Sorting Data in DataFrame

pandas
Published

November 26, 2023

Understanding DataFrame Sorting

Before diving into the code, let’s establish the fundamentals. Pandas DataFrames allow sorting by one or more columns, in ascending or descending order. The sort_values() method is your primary tool for this task.

Sorting by a Single Column

Let’s start with the simplest scenario: sorting a DataFrame by a single column. We’ll use a sample DataFrame for demonstration:

import pandas as pd

data = {'Name': ['Alice', 'Bob', 'Charlie', 'David'],
        'Age': [25, 30, 22, 28],
        'City': ['New York', 'London', 'Paris', 'Tokyo']}

df = pd.DataFrame(data)
print("Original DataFrame:\n", df)

sorted_df_age_asc = df.sort_values('Age')
print("\nSorted by Age (ascending):\n", sorted_df_age_asc)

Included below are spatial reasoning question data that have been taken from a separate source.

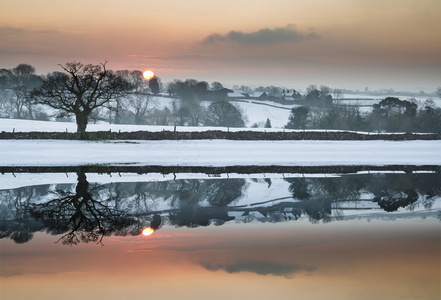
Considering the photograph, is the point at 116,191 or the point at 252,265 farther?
the point at 116,191

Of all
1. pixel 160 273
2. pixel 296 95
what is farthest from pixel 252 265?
pixel 296 95

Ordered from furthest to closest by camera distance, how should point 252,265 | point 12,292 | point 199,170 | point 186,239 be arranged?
point 199,170 < point 186,239 < point 252,265 < point 12,292

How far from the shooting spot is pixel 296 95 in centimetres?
19550

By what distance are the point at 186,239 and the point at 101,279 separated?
3.57m

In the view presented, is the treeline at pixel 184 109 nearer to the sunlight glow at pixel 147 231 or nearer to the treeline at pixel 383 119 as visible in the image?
the treeline at pixel 383 119

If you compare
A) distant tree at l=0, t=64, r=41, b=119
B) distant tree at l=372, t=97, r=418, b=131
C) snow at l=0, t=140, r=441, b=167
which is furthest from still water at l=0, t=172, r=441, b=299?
distant tree at l=0, t=64, r=41, b=119

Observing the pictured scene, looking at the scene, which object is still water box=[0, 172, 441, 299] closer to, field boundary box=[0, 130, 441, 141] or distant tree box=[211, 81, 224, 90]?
field boundary box=[0, 130, 441, 141]

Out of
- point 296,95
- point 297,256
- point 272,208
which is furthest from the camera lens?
point 296,95

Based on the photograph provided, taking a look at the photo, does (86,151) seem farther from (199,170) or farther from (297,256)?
(297,256)

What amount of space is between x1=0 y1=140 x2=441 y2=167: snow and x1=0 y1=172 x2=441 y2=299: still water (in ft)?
50.5

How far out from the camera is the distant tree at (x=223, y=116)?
121250mm

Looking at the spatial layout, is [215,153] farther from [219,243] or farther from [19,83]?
[19,83]

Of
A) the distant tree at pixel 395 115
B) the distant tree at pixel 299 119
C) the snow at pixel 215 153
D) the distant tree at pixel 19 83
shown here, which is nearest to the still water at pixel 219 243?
the snow at pixel 215 153

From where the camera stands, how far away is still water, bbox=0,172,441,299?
9.51 meters
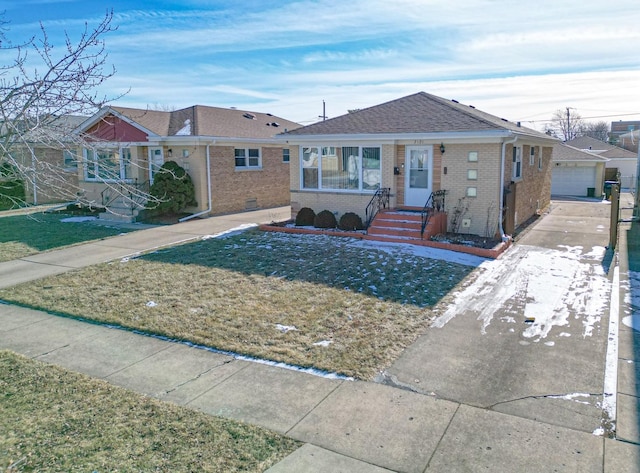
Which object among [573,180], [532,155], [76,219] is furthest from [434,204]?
[573,180]

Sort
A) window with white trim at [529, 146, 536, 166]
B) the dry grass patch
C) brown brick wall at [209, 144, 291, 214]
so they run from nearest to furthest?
the dry grass patch, window with white trim at [529, 146, 536, 166], brown brick wall at [209, 144, 291, 214]

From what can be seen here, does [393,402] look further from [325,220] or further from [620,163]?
[620,163]

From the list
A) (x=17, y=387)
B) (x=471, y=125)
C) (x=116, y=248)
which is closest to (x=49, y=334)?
(x=17, y=387)

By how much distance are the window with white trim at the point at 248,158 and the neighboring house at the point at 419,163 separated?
4820 millimetres

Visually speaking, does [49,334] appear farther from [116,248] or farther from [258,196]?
[258,196]

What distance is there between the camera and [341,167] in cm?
1616

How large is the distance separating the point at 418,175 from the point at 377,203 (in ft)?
5.07

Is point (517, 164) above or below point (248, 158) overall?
below

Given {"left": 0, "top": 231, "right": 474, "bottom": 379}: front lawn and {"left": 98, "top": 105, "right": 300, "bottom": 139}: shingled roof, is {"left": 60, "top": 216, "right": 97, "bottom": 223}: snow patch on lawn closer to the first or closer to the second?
{"left": 98, "top": 105, "right": 300, "bottom": 139}: shingled roof

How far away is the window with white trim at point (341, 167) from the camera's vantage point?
15.6 meters

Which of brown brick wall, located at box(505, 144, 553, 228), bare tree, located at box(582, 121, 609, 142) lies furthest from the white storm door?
bare tree, located at box(582, 121, 609, 142)

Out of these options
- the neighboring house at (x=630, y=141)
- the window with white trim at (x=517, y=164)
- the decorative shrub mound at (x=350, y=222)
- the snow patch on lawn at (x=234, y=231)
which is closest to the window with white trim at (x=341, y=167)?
the decorative shrub mound at (x=350, y=222)

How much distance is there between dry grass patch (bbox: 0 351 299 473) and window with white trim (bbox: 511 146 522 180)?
13203mm

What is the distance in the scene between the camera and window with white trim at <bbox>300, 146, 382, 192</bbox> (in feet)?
51.1
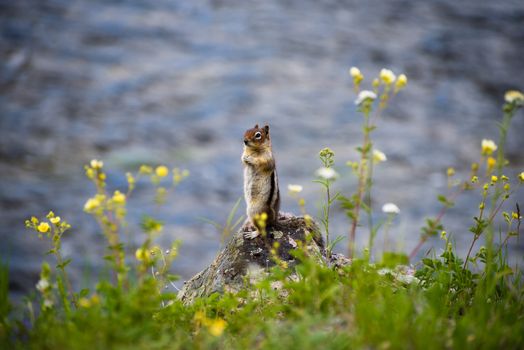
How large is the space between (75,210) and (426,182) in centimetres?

sorted_df_age_desc = df.sort_values('Age', ascending=False)
print("\nSorted by Age (descending):\n", sorted_df_age_desc)

This code snippet first creates a sample DataFrame. Then, it demonstrates sorting by the ‘Age’ column, first in ascending order (the default) and then in descending order using the ascending parameter.

Sorting by Multiple Columns

Sorting by multiple columns involves specifying the columns in a list and optionally setting the ascending parameter for each column individually.

sorted_df_city_age = df.sort_values(['City', 'Age'])
print("\nSorted by City then Age:\n", sorted_df_city_age)

sorted_df_city_age_mixed = df.sort_values(['City', 'Age'], ascending=[True, False])
print("\nSorted by City (asc) then Age (desc):\n", sorted_df_city_age_mixed)

Here, we sort first by ‘City’ and then by ‘Age’ within each city. The second example shows how to specify different sorting orders for each column.

In-place Sorting

To modify the DataFrame directly without creating a new one, use the inplace parameter:

df.sort_values('Age', inplace=True)
print("\nDataFrame sorted in-place:\n", df)

The inplace=True argument modifies the original DataFrame instead of returning a sorted copy. Use this with caution, as it alters the original data.

Sorting with NaNs

Handling missing values (NaNs) during sorting requires careful consideration. By default, NaNs are placed at the end. You can control this behavior using the na_position parameter:

df_with_nan = pd.DataFrame({'A': [1, 2, None, 4]})

sorted_df_nan_end = df_with_nan.sort_values('A')
print("\nNaNs at the end:\n", sorted_df_nan_end)

sorted_df_nan_begin = df_with_nan.sort_values('A', na_position='first')
print("\nNaNs at the beginning:\n", sorted_df_nan_begin)

This shows how to position NaNs either at the beginning or end of the sorted DataFrame.

Leveraging sort_index()

For sorting by the DataFrame’s index, use the sort_index() method:

#Sort by Index
df.sort_index(inplace=True)
print("\nDataFrame sorted by index:\n", df)

This provides another way to organize your data based on the index values rather than column values.